-- begin --

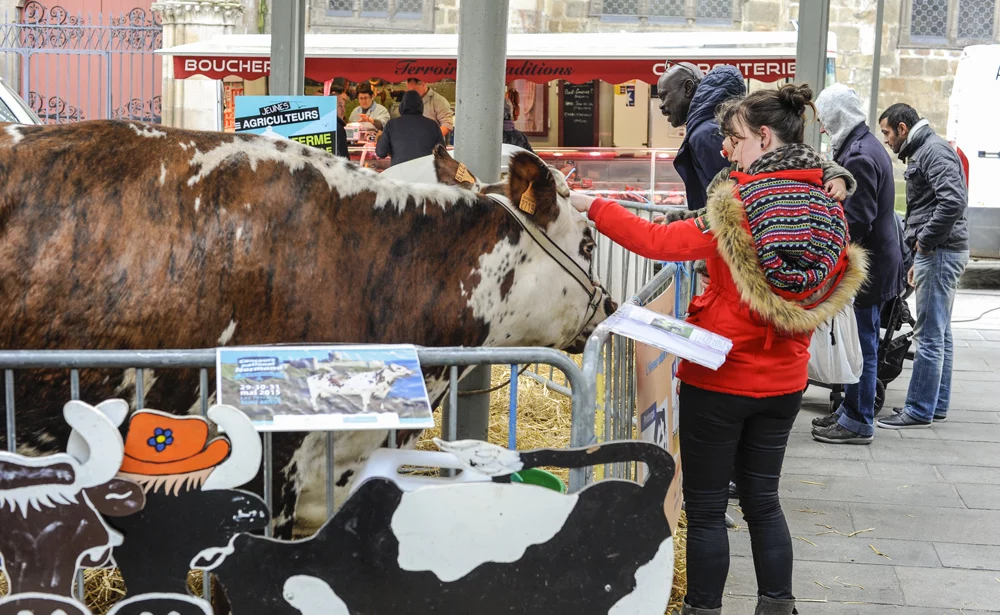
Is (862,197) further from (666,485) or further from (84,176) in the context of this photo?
(84,176)

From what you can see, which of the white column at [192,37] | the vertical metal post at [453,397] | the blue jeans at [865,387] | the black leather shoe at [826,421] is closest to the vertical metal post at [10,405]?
the vertical metal post at [453,397]

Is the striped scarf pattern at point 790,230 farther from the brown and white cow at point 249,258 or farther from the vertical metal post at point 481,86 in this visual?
the vertical metal post at point 481,86

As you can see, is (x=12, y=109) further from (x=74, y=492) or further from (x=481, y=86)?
(x=74, y=492)

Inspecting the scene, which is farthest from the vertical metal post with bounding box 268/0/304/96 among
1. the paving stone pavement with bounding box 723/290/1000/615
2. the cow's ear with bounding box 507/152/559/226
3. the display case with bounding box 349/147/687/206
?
the display case with bounding box 349/147/687/206

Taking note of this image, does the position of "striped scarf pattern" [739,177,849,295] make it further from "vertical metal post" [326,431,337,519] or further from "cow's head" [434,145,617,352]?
"vertical metal post" [326,431,337,519]

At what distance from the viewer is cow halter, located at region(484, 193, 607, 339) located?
393cm

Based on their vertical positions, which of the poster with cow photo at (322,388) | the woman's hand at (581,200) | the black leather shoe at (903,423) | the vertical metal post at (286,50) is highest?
the vertical metal post at (286,50)

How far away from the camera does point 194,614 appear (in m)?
2.61

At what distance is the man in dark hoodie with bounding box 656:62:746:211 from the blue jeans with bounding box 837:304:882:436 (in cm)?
156

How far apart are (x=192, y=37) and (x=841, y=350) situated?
15021 mm

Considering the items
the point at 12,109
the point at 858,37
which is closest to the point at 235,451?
the point at 12,109

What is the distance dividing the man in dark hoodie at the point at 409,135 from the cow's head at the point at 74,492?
30.6 feet

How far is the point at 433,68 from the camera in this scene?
568 inches

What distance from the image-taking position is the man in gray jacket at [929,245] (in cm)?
702
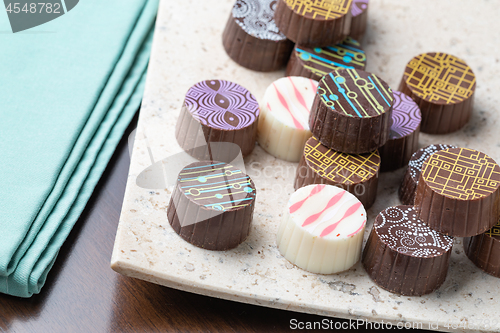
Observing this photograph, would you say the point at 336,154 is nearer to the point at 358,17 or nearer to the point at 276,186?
the point at 276,186

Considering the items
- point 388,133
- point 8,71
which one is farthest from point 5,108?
point 388,133

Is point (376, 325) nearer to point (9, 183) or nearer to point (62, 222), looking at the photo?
point (62, 222)

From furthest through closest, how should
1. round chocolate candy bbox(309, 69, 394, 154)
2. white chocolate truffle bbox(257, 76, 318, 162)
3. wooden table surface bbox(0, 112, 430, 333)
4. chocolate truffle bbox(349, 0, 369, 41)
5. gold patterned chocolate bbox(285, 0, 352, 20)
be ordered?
chocolate truffle bbox(349, 0, 369, 41) → gold patterned chocolate bbox(285, 0, 352, 20) → white chocolate truffle bbox(257, 76, 318, 162) → round chocolate candy bbox(309, 69, 394, 154) → wooden table surface bbox(0, 112, 430, 333)

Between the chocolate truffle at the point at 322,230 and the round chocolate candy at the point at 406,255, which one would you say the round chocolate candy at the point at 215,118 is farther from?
the round chocolate candy at the point at 406,255

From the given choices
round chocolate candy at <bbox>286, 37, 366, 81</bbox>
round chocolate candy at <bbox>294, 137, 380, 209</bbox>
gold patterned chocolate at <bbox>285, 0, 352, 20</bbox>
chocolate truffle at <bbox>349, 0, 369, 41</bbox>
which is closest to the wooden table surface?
round chocolate candy at <bbox>294, 137, 380, 209</bbox>

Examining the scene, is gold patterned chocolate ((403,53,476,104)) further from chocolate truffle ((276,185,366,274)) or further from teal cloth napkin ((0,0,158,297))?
teal cloth napkin ((0,0,158,297))

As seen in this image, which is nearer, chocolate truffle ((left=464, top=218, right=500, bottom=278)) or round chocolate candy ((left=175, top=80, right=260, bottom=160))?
chocolate truffle ((left=464, top=218, right=500, bottom=278))

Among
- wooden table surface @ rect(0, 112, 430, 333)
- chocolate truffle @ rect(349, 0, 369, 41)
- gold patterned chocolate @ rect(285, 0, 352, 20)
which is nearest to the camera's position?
wooden table surface @ rect(0, 112, 430, 333)

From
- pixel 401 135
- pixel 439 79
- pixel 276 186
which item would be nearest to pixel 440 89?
pixel 439 79

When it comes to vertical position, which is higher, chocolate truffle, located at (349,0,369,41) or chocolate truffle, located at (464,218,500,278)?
chocolate truffle, located at (349,0,369,41)
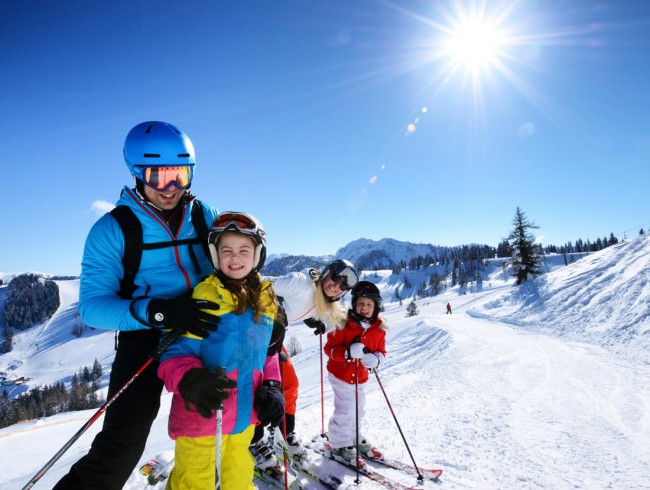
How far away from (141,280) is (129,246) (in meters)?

-- end --

● **Exercise objective**
Count the lines in the rows above that contain the string "teal", where case counts, and give only the number.

● **Final answer**
2